** Start PROVIDED INFORMATION **

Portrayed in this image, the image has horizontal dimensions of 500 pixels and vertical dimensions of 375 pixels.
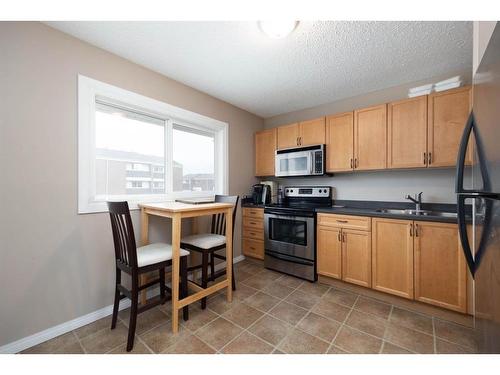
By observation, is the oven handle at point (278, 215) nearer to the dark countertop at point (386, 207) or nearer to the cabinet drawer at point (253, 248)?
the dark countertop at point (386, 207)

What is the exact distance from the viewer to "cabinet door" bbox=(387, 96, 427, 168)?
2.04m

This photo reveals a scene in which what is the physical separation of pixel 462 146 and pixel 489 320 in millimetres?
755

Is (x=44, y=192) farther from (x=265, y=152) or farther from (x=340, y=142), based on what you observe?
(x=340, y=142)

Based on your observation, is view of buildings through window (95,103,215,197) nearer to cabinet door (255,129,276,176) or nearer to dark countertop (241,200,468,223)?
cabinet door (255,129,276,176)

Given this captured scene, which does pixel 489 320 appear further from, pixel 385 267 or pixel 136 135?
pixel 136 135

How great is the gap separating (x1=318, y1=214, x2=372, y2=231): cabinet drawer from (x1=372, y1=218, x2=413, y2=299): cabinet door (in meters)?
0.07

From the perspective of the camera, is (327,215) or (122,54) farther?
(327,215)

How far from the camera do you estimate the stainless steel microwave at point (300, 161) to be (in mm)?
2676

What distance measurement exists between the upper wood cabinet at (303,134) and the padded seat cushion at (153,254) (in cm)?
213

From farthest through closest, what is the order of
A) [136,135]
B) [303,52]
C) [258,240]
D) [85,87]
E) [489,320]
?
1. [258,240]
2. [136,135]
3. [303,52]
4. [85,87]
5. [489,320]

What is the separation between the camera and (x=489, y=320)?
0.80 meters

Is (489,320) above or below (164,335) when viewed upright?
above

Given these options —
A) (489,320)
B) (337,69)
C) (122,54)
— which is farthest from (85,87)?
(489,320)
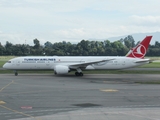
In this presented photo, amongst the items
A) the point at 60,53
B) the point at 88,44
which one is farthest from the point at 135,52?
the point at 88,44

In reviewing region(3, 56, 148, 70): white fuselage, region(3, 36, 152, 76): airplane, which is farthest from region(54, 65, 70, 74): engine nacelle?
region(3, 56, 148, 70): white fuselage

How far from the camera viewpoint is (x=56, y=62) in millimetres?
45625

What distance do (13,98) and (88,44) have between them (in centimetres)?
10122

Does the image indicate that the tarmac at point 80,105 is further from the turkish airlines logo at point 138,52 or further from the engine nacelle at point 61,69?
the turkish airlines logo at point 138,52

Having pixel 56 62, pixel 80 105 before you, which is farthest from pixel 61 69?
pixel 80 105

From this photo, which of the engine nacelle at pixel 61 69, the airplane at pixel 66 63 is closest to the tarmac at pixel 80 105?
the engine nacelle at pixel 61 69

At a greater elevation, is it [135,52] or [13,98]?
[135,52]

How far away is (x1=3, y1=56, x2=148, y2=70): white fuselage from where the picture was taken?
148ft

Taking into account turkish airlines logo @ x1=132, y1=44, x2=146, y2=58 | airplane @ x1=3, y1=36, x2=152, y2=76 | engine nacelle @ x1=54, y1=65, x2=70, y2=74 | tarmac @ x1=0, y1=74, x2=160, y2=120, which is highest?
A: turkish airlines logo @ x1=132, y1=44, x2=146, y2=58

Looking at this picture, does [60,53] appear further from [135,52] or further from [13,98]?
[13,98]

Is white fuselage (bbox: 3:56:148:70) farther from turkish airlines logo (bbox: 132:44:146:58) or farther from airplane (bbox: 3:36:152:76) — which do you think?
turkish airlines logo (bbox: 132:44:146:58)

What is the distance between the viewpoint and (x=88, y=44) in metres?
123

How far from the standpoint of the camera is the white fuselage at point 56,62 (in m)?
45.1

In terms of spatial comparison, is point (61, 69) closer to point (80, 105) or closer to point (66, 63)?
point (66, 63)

** End PROVIDED INFORMATION **

_WORK TO COMPLETE_
Print every entry above word for word, omitting the pictures.

_TASK ANSWER_
Portrayed in this image, the image has horizontal dimensions of 500 pixels and vertical dimensions of 375 pixels.
By observation, is the oven handle at point (278, 215) nearer to the dark countertop at point (386, 207) or nearer to the cabinet drawer at point (253, 248)?
the dark countertop at point (386, 207)

What is the exact distance from the viewer to "cabinet door" bbox=(387, 96, 427, 168)?
2.04m

This photo reveals a scene in which what is the physical separation of pixel 462 146 and pixel 489 320 in millimetres?
755

Is (x=44, y=192) farther from (x=265, y=152) or farther from (x=340, y=142), based on what you observe?
(x=340, y=142)

Based on your observation, is view of buildings through window (95,103,215,197) nearer to cabinet door (255,129,276,176) or nearer to dark countertop (241,200,468,223)?
cabinet door (255,129,276,176)

Given this captured scene, which does pixel 489 320 appear further from, pixel 385 267 or pixel 136 135?
pixel 136 135

How great is the gap separating (x1=318, y1=214, x2=372, y2=231): cabinet drawer from (x1=372, y1=218, x2=413, y2=299): cabinet door (in meters)?
0.07

From the perspective of the camera, is (327,215) or (122,54) farther?
(327,215)

How far from the camera do you estimate the stainless steel microwave at point (300, 161) to be (in mm)?
2676

What distance measurement exists between the upper wood cabinet at (303,134) and the padded seat cushion at (153,254) (in cm)?
213

From farthest through closest, what is the order of
A) [136,135]
B) [303,52]
C) [258,240]
D) [85,87]
E) [489,320]
?
1. [258,240]
2. [136,135]
3. [303,52]
4. [85,87]
5. [489,320]

What is the separation between the camera and (x=489, y=320)?
0.80 meters

Is (489,320) above or below (164,335) when viewed upright?
above

Given these options —
A) (489,320)
B) (337,69)
C) (122,54)
— which is farthest from (85,87)?
(489,320)
In this presented photo, amongst the items
A) the point at 60,53
B) the point at 88,44
which one is farthest from the point at 135,52?
the point at 88,44

In reviewing region(3, 56, 148, 70): white fuselage, region(3, 36, 152, 76): airplane, which is farthest from region(54, 65, 70, 74): engine nacelle?
region(3, 56, 148, 70): white fuselage

How far from the camera viewpoint is (x=56, y=62) in millimetres?
45625

What distance do (13,98) and (88,44) have between them (in centimetres)?
10122

Does the image indicate that the tarmac at point 80,105 is further from the turkish airlines logo at point 138,52 or further from the engine nacelle at point 61,69?
the turkish airlines logo at point 138,52

Having pixel 56 62, pixel 80 105 before you, which is farthest from pixel 61 69?
pixel 80 105

From this photo, which of the engine nacelle at pixel 61 69, the airplane at pixel 66 63 is closest to the tarmac at pixel 80 105?
the engine nacelle at pixel 61 69

At a greater elevation, is it [135,52] or [13,98]?
[135,52]

How far away is (x1=3, y1=56, x2=148, y2=70): white fuselage from where the picture was taken?
148ft

Taking into account turkish airlines logo @ x1=132, y1=44, x2=146, y2=58 | airplane @ x1=3, y1=36, x2=152, y2=76 | engine nacelle @ x1=54, y1=65, x2=70, y2=74 | tarmac @ x1=0, y1=74, x2=160, y2=120, which is highest?
A: turkish airlines logo @ x1=132, y1=44, x2=146, y2=58

Looking at this picture, does [60,53] appear further from [135,52] or further from [13,98]?
[13,98]

Is white fuselage (bbox: 3:56:148:70) farther from turkish airlines logo (bbox: 132:44:146:58) or farther from airplane (bbox: 3:36:152:76) — which do you think?
turkish airlines logo (bbox: 132:44:146:58)

What is the distance between the viewpoint and (x=88, y=44) in metres?
123

How far from the standpoint of the camera is the white fuselage at point 56,62 (in m)?
45.1

In terms of spatial comparison, is point (61, 69) closer to point (80, 105) or closer to point (66, 63)?
point (66, 63)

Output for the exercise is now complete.